The beetle invasion of the West is important for another reason. It allows the expenditure of funds in ways that, in the long run do not work. This will help maintain the Forest Service budgets. Using the beetle infestation as an excuse to continue logging prevents the natural evolution of the people of the region. Wherein one generation just cleared some ground and lived off the land, mostly from the forest critters, the next generation learned to use large 2-people saws to harvest timber for local mills. The next generations changed to allow greater cutting of the forests to feed large regional mills. When the big mills closed, that generation evolved into learning maintaining a small residence and living off the land. This in turn led to the next evolution which was to maintain a healthy forest for tourism and working at the well known tourist traps; including, but not limited to: Forest excursions, fishing, dining, boat trips, and many more. Unfortunately, the lessons of clear cutting have been learned. The carbon exchange system takes several generations of trees to get reestablished and until then, Montana, Idaho, Eastern Oregon, and Washington do not have any "really" healthy trees. Thus, the beetles invade, but the fish product (natural, organic, non-toxic) that I used to produce would create the healthy trees, reestablish the carbon transfer chain between trees and rid the forests of the beetles.

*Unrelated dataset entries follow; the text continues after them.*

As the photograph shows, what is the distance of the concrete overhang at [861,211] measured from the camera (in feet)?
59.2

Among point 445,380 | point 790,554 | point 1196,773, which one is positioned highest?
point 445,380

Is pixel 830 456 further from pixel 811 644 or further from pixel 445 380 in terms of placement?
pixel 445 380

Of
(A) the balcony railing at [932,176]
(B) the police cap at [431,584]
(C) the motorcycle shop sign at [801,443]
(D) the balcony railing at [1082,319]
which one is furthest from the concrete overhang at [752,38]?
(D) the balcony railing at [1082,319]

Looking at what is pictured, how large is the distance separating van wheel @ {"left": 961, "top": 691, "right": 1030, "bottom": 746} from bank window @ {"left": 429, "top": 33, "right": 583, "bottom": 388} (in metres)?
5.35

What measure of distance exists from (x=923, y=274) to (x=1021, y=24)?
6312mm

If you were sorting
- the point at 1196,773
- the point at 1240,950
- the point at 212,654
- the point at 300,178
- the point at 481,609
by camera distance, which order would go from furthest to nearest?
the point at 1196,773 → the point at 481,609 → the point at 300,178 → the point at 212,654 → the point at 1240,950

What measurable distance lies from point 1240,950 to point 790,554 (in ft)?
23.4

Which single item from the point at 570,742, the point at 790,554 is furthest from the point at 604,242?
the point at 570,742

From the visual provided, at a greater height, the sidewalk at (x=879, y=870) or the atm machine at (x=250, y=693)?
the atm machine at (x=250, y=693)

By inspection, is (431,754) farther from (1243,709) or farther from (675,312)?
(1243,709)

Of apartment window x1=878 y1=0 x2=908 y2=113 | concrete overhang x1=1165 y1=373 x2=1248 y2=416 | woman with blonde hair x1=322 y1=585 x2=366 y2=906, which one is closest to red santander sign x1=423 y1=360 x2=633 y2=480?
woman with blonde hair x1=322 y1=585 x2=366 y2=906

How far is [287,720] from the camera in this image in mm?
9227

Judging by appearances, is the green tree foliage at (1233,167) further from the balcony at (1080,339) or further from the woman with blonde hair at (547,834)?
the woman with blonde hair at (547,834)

That is the story and I hope you stayed with it to the end. It is a true story. Now you can believe it or not but you can certainly see for yourself the proof of it. Keep in mind that it officially never happened and you will not be able to get anyone to confirm it. So, look for yourself. Bring up Google Earth, and in the block titled “Fly to...” type in “Bridgeport, OR” and once zoomed in to that town, “fly” (or use the ruler) north by northeast at a bering of 16º for just 3.5 miles until you find a dark solid patch of trees. If you back out a ways, you will find scattered patches of trees but only one trapezoidal shaped large patch of trees about 1 mile on the base and 1 mile height. Zoom in to any nearby area and see the results of a terrible forest fire. Zoom into the patch of forest and see the healthy trees. The Google Earth picture is only a year or so old and much of the nearby forest is beginning to return in patches. But the healthy, original patch in its trapezoidal shape is still visible. This patch of forest has no bark beetles.

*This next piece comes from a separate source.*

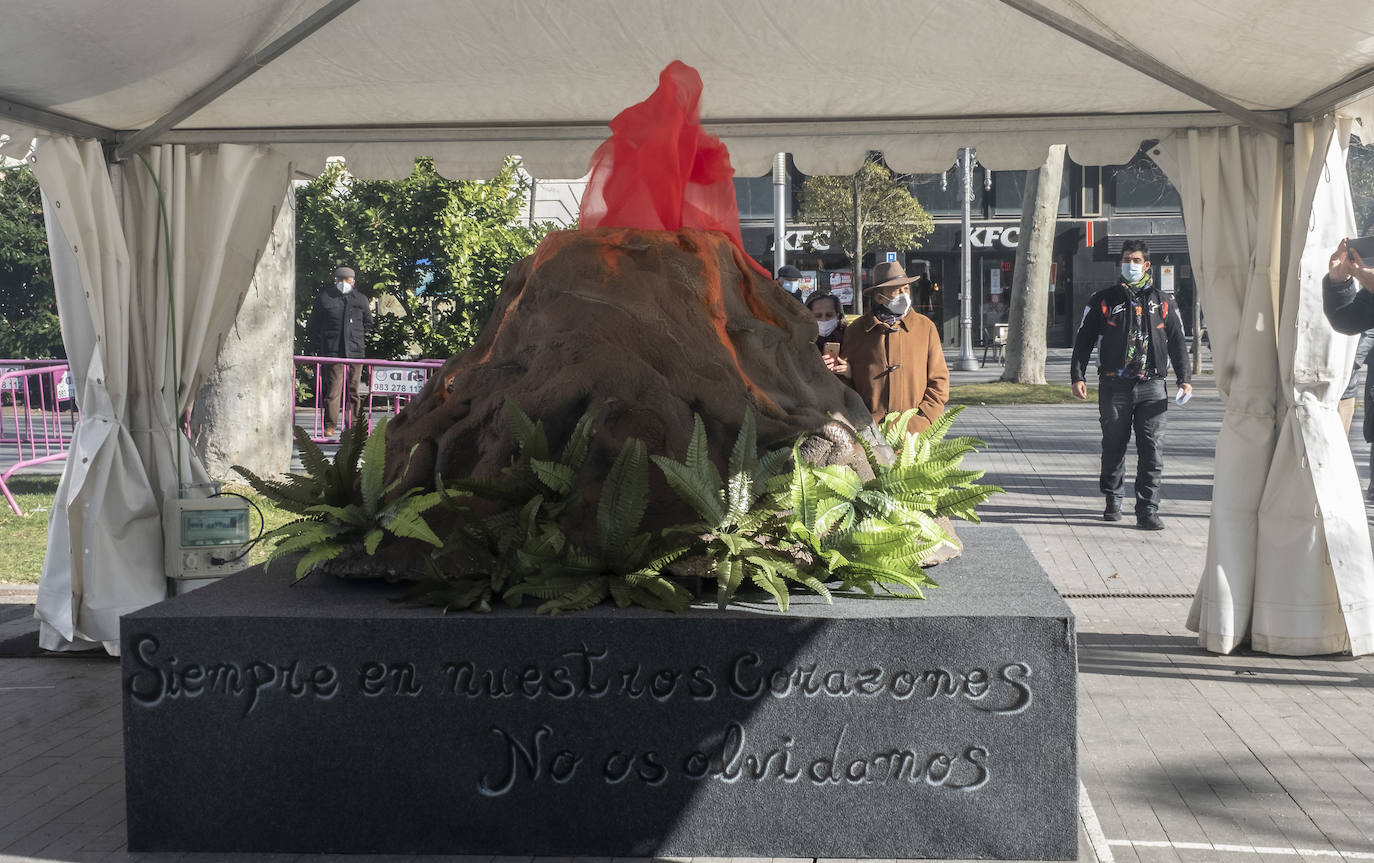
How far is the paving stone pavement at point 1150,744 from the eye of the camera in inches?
154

Update, November 2011: This last summer I went to the area and still did not see any sign of beetle invasion. Around the trapezoid area the forest is recovering from the fire of nearly 20 years ago and on those trees is the occasional limb showing signs of stress. On the latest Google Earth the trapezoid is still clearly visible; however, ten years ago you could make out the lines that the airplane took in spraying, and today those lines are blurred from the spreading healthy trees.

1 comment:

Buffalo said...

That is absolutely incredible. It doesn't make sense the forest service wouldn't be using it by the tons.